I'm starting with a table like so:
ENTITY_ID | META_ATTRIB_1 | META_ATTRIB_2 | START_DATE | END_DATE |
---|---|---|---|---|
1 | FOO | BAR | 2020-01-01 | 2020-12-01 |
I'm would like to end up with a count of entities per day that fall within given sets of meta-attributes:
DAY | META_ATTRIB_1 | META_ATTRIB_2 | COUNT |
---|---|---|---|
2020-01-01 | FOO | BAR | 1 |
2020-01-02 | FOO | BAR | 1 |
2020-01-03 | FOO | BAR | 1 |
Right now I'm doing this by generating a sequence of dates from DUAL
and joining the target table in via DAY BETWEEN START_DATE AND END_DATE
and grouping by DAY, META_ATTRIB_1, META_ATTRIB_2
.
This method is running into performance problems. Is there a better method for splitting out each of these entity rows across the desired sequence of days and then aggregating it back for a by day count?

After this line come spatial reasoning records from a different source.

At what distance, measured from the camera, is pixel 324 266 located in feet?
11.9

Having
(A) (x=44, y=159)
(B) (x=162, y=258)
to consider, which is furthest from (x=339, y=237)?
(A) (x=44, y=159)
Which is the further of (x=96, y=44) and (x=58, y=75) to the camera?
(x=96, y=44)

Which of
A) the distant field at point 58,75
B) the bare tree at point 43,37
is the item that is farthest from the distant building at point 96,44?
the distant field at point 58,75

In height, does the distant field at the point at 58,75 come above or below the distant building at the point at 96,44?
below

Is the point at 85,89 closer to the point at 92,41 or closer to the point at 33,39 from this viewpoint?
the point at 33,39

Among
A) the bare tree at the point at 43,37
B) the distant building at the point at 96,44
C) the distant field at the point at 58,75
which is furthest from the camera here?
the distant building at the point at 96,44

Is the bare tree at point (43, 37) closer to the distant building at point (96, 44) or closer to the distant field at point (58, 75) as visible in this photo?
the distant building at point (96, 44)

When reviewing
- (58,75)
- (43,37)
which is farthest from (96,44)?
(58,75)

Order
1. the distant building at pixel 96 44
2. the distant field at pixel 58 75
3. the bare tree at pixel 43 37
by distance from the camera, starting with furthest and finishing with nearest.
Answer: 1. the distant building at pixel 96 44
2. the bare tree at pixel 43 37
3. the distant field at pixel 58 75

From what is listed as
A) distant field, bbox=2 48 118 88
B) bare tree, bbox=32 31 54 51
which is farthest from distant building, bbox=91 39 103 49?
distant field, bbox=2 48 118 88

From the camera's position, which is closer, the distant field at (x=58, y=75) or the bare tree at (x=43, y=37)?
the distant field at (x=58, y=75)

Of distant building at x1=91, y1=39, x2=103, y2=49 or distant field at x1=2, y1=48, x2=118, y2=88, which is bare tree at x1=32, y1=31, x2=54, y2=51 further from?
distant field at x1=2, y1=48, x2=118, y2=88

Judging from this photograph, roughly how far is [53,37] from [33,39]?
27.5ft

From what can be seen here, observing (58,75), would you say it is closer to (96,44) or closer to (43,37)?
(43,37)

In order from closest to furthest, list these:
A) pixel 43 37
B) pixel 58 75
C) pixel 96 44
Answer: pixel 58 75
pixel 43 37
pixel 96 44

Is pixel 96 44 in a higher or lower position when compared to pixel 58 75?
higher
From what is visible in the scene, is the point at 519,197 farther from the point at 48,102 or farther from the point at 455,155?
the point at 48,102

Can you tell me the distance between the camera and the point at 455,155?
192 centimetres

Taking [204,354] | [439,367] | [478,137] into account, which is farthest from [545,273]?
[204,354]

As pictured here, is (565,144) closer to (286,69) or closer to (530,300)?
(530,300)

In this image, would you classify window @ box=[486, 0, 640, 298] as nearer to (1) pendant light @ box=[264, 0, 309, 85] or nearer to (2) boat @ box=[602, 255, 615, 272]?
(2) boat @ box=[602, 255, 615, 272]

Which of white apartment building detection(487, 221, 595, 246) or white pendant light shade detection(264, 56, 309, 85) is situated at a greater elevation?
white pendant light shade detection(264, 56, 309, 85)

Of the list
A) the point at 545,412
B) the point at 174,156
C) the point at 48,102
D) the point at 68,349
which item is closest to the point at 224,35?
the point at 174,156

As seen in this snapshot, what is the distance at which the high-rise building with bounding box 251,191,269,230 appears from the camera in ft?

A typical approach uses a recursive to generate one row per day in each range, then aggregation:
with cte (meta_attrib_1, meta_attrib_2, dt, end_date) as (
select meta_attrib_1, meta_attrib_2, start_date, end_date from mytable
union all
select meta_attrib_1, meta_attrib_2, dt + 1, end_date from cte where dt < end_date
)
select dt, meta_attrib_1, meta_attrib_2, count(*) as cnt
from cte
group by dt, meta_attrib_1, meta_attrib_2
This is pretty close to the logic that you described. You did not show your actual query so it is hard to tell whether this is a better solution than what you are doing currently.
You might find that a recursive CTE is faster:
with cte (day, meta_attrib1, meta_attrib2, end_date)
select start_date, meta_attrib1, meta_attrib2, end_date
from t
union all
select start_date + interval '1' day, meta_attrib1, meta_attrib2, end_date
from cte
where day < end_date
)
select day, meta_attrib1, meta_attrib2, count(*)
from cte
group by day, meta_attrib1, meta_attrib2;
The advantage to a recursive CTE is that it "localizes" the expansion of the dates. Instead of relying on a non-equijoin, it simply churns out the additional dates.
This is still producing a separate row for each day for each of the original rows. That means that the aggregation could be the bottleneck.